Paper short abstract:
This paper explores some scenes of intimate memorialisation in central Australia, approached as emplacing processes of precarious 'holding-on': entanglements of digital and tangible materials, a daughter’s grief and the affordances of friendship in animations of remembered care, labour and love.
Paper long abstract:
In the wake of the death of a relatively successful senior town camp documentary painter, her surviving daughter, her widow, her grandsons, her brother and some extended family and I worked slowly together to conjure poignant past family events and remembered places in animated and immersive ‘expanded cinema’ media forms. In parallel, the family regularly decorated and dreamed of ‘fixing up’ her grave and her other daughter’s resting place in the same cemetery with ‘proper’ headstones, and of marking their birth places in some way. Enduring states of ‘feeling lonely’ for the deceased, abandoned settlement infrastructures, unfinished enterprises, water scarcity, disappearances, dashed hopes and disappointments sit at the heart of our collaborative experimental memorial work. Unwavering Christian faith and spirit communication led their way in both endeavours.

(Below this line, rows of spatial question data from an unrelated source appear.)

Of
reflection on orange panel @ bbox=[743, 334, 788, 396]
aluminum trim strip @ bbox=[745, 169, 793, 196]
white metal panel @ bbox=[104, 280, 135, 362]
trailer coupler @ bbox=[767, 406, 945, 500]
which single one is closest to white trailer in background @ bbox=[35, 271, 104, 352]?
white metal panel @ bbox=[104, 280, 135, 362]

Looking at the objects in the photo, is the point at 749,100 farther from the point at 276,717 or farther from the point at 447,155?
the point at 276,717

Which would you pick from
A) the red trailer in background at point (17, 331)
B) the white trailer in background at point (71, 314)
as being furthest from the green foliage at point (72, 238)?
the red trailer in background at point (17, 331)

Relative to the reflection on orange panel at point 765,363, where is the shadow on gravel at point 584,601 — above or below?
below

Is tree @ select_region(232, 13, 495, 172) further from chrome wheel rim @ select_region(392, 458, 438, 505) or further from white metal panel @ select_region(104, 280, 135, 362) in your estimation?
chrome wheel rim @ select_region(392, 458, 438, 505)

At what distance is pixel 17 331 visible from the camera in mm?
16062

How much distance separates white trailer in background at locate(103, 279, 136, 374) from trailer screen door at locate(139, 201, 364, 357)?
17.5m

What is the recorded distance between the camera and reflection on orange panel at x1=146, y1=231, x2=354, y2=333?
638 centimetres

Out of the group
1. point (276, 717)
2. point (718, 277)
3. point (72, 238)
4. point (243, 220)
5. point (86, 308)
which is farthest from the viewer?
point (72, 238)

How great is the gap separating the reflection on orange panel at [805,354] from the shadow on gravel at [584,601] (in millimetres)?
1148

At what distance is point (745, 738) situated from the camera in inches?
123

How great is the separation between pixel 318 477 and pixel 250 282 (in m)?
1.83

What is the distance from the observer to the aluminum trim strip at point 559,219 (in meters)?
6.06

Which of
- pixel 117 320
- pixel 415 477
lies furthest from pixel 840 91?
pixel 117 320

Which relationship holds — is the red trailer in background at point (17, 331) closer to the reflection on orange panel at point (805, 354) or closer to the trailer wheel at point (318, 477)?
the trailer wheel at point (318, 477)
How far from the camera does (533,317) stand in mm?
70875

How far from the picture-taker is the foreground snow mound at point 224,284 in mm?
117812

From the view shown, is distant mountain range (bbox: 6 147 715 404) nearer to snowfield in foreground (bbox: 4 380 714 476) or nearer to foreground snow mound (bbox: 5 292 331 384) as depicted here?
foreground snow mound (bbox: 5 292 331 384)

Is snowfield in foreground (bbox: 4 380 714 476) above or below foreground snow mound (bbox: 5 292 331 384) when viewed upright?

This paper stages some ethnography of these intimate memorialisations unfolding in the margins of central Australian social history. I approach these materialisations of memory - an animation of avian predation and canine care, a small film about invisible labour, and some brick cairns - as emplaced and emplacing processes of quietly holding-on, of making sanctuary; tactics of survivance amidst the exhausting demands of post-Land Rights displacement and precarious living, consolidating social and economic resources against erasure and the risk of forgetting.